“‘Don’t charge for your wares, and experiment, experiment, experiment.’ Thus Google’s advice to newspapers, paraphrasing,” Dan Ramsden writes for Seeking Alpha. “Of course, when your dozens of no-charge experiments – for example, Wave and Buzz – are underpinned by a cash engine that is a near monopoly which never slows, it is possible to dole out such advice with a straight face.”
“At least for the near term, this self-serving position by Google is the right thing for Google… But in the longer term, newspapers will not survive,” Ramsden writes. “In the long term, Google’s advice is bad for Google as well, because a healthy newspaper segment could be a good source of commerce, and Google’s advice would cause this segment to disintegrate.”

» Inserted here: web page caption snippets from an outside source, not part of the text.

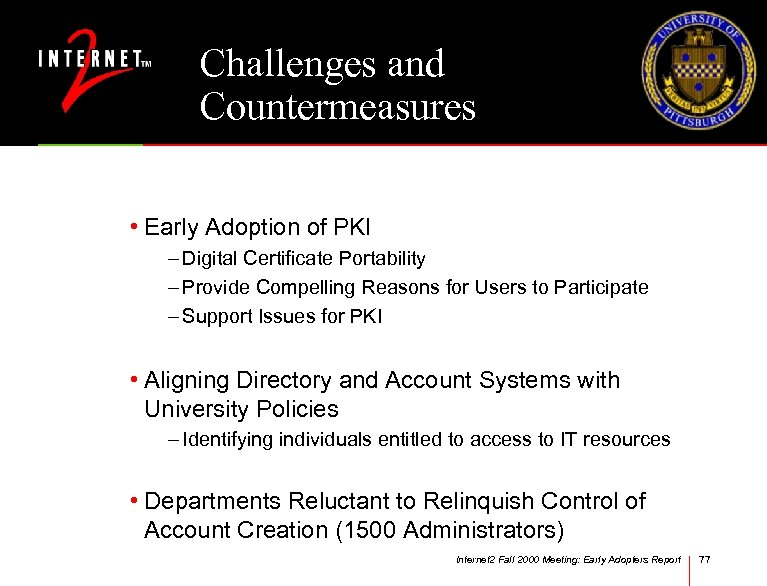 Challenges and Countermeasures • Early Adoption of PKI – Digital Certificate Portability – Provide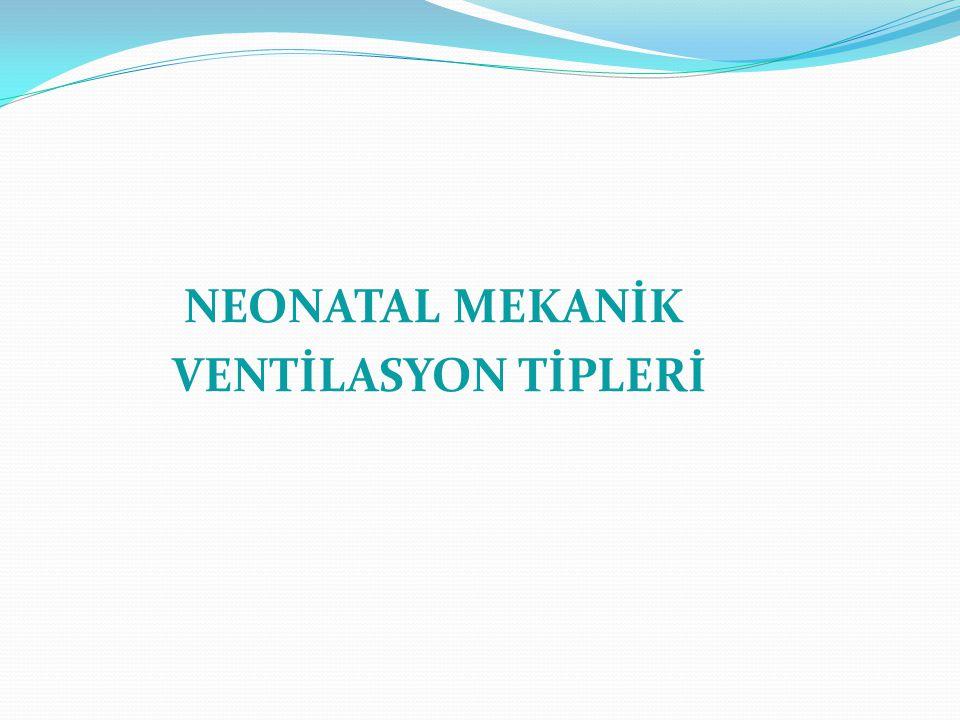 NEONATAL MEKANİK VENTİLASYON TİPLERİ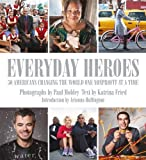 img - for Everyday Heroes: 50 Americans Changing the World One Nonprofit at a Time by Fried, Katrina (2012) Hardcover book / textbook / text book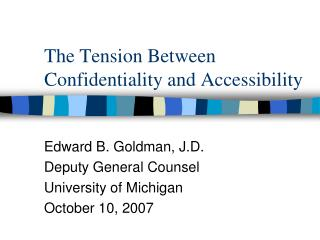 The Tension Between Confidentiality and Accessibility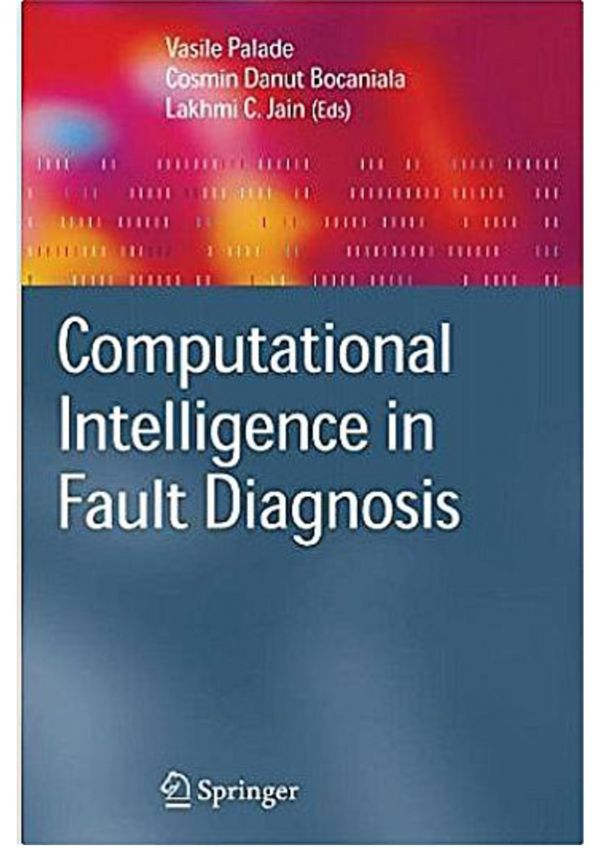 Computational Intelligence in Fault Diagnosis; Volume in Advanced Information and Knowledge Processing - Springer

“Newspapers should consider (I suspect they already have) this statistic provided by Business Insider as its ‘Stat of the Day’ last evening. No less than 63% of mobile web consumption is performed on Apple’s iPhone,” Ramsden writes. “This statistic is particularly noteworthy considering that the iPhone’s share of the smartphone market is only 25%, to Blackberry’ 42%.”
MacDailyNews Take: Only 25%? In respect to RIM’s current numbers, certainly the word “only” could be used (and we understand why Ramsden, an admitted BlackBerry sufferer, did), but it implies, wrongly, a smallness that just does not reflect reality. Microsoft, Palm, and and a very long list of others would love to have “only” 25% share of the smartphone market (which Apple has accomplished in only a few years) that consists of a disparate bunch of devices lumped together regardless of capabilities and user experience; Apple’s iPhone 3G/3GS vs. RIM’s BlackBerry (any model) being a perfect example of the looseness of the “smartphone” definition.

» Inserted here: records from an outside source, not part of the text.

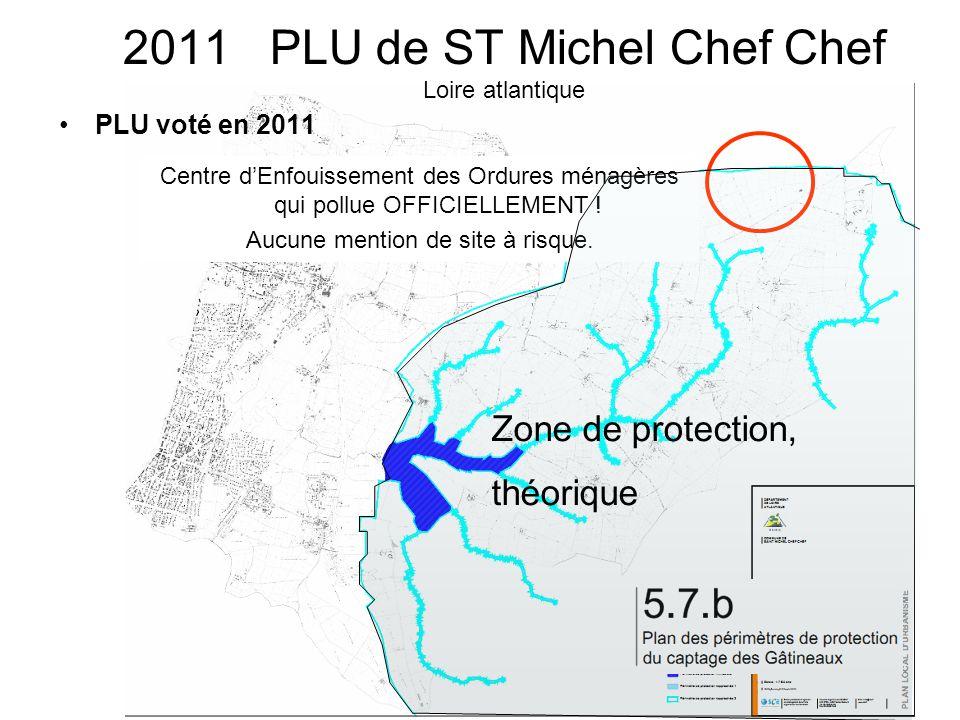 2011 PLU de ST Michel Chef Chef Loire atlantique PLU voté en 2011 Centre d'Enfouissement des Ordures ménagères qui pollue OFFICIELLEMENT ! Aucune ment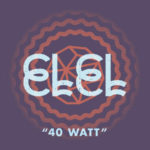 Thursday Tracks: 40 Watt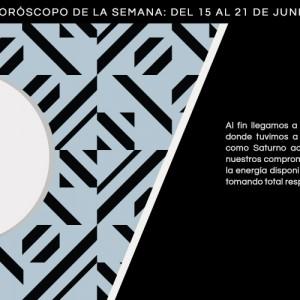 Horóscopo de la semana del 15 al 21 de junio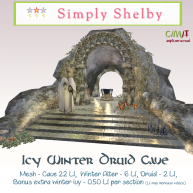 Simply Shelby Icy Winter Druid Cave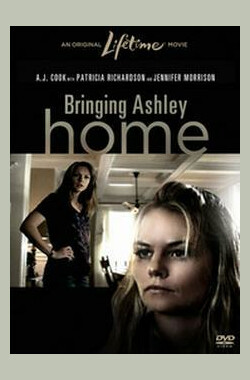 带艾瑟莉回家 Bringing Ashley Home (2011)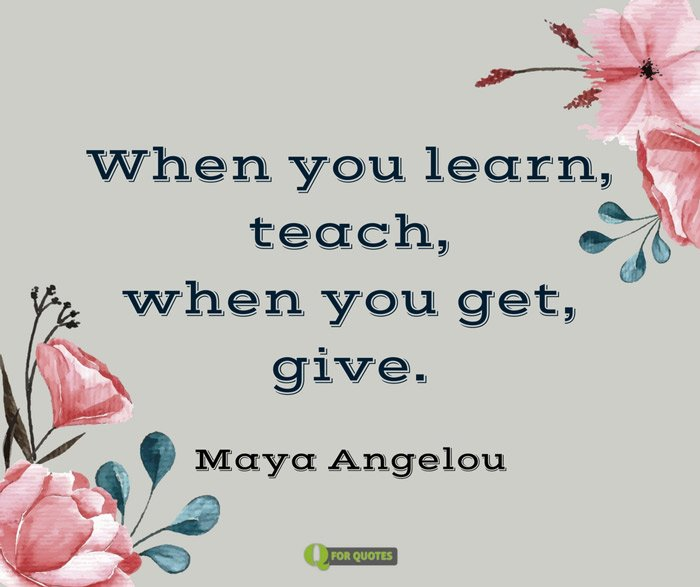 When you learn, teach, when you get, give. Maya Angelou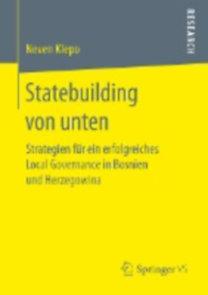 Klepo, Neven: Statebuilding von unten - Strategien für ein erfolgreiches Local Governance  in Bosnien und Herzegowina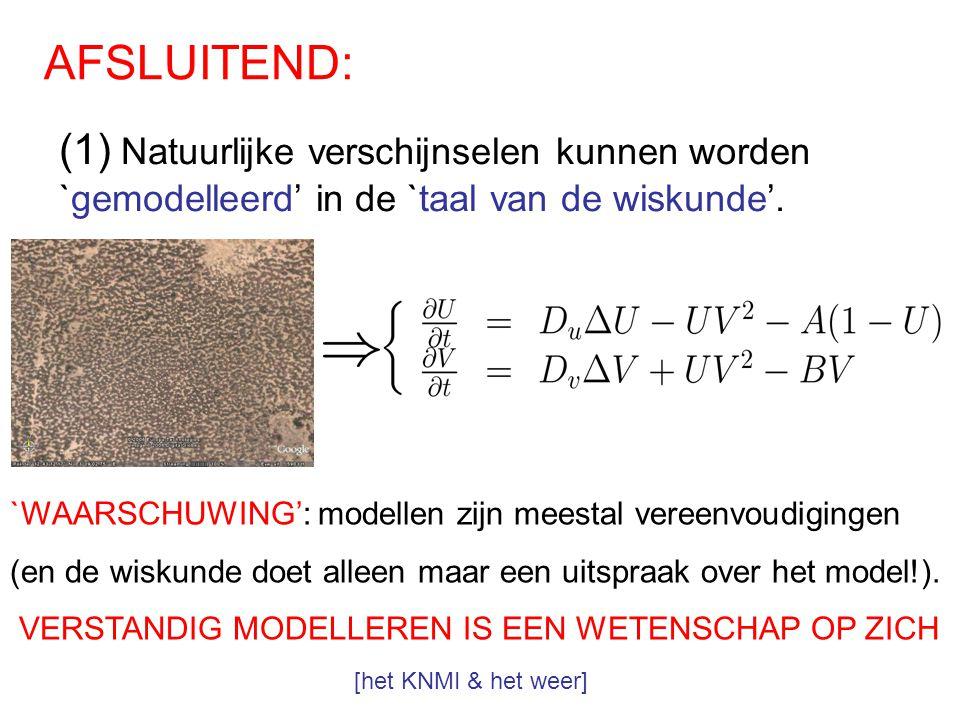 AFSLUITEND: (1) Natuurlijke verschijnselen kunnen worden `gemodelleerd' in de `taal van de wiskunde'.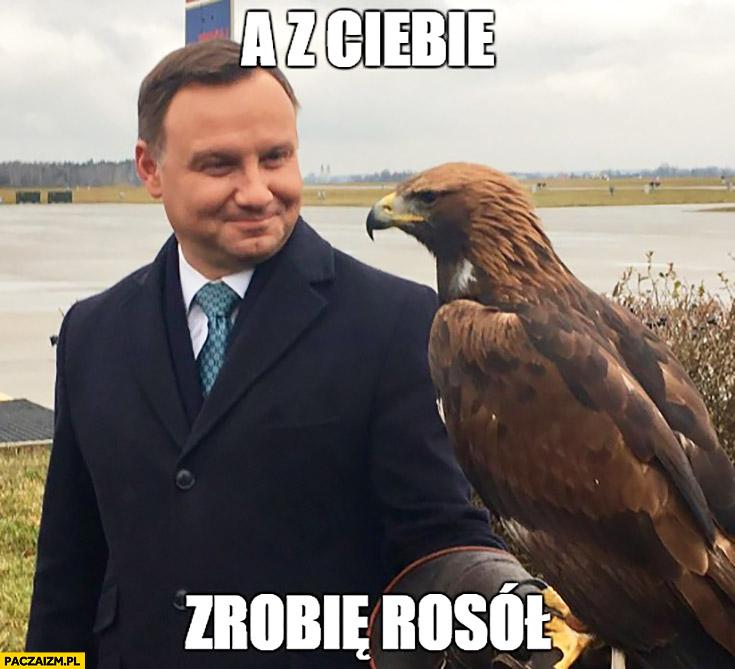 A z Ciebie zrobię rosół Sokół Orzeł Andrzej Duda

Ramsden continues, “Newspaper and magazine owners, who are struggling to redefine their business models for a new online and mobile environment, would probably be well served to align themselves with the platform that can offer a revenue model, and a mobile marketplace, and leave the experimentation and iteration stuff to young entrepreneurs and startups that do not yet have a franchise to protect.”

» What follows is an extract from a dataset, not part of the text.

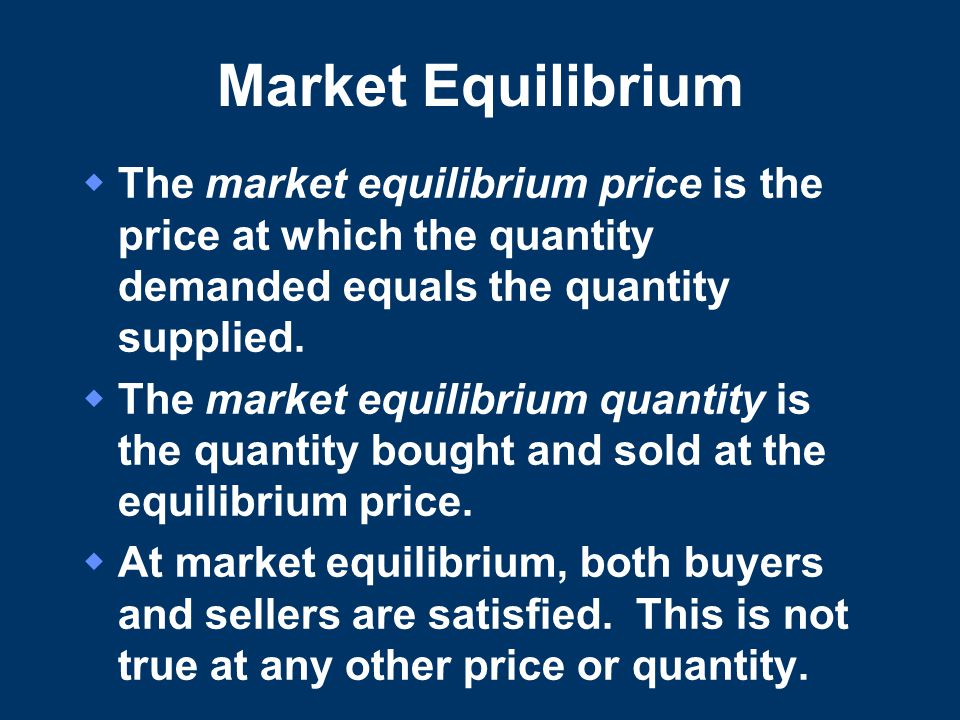 Market Equilibrium  The market equilibrium price is the price at which the quantity demanded equals the quantity supplied.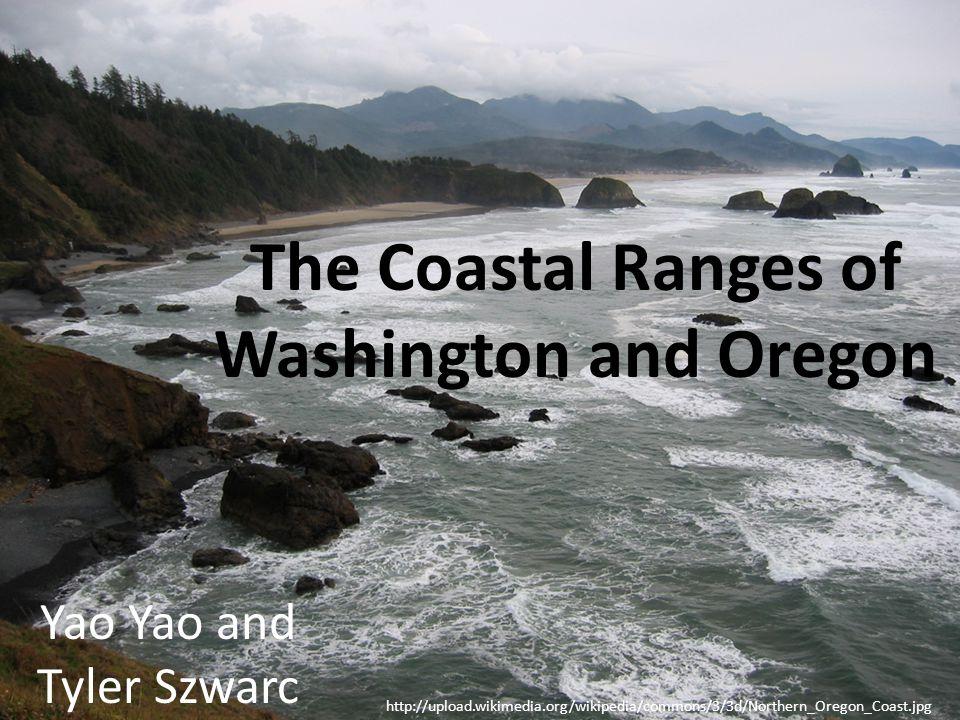 The Coastal Ranges of Washington and Oregon Yao Yao and Tyler Szwarc http://upload.wikimedia.org/wikipedia/commons/3/3d/Northern_Oregon_Coast.jpg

“Much has been said about the iPad and its ability to ‘save traditional media,’” Ramsden writes. “In the long term, it will be in traditional media’s interest to support a successful iPad. Style, design, quality control, are all characteristics that will do much more to facilitate the popularity of paid content than one more colorful website that may or may not show up at the top of Google’s search results.”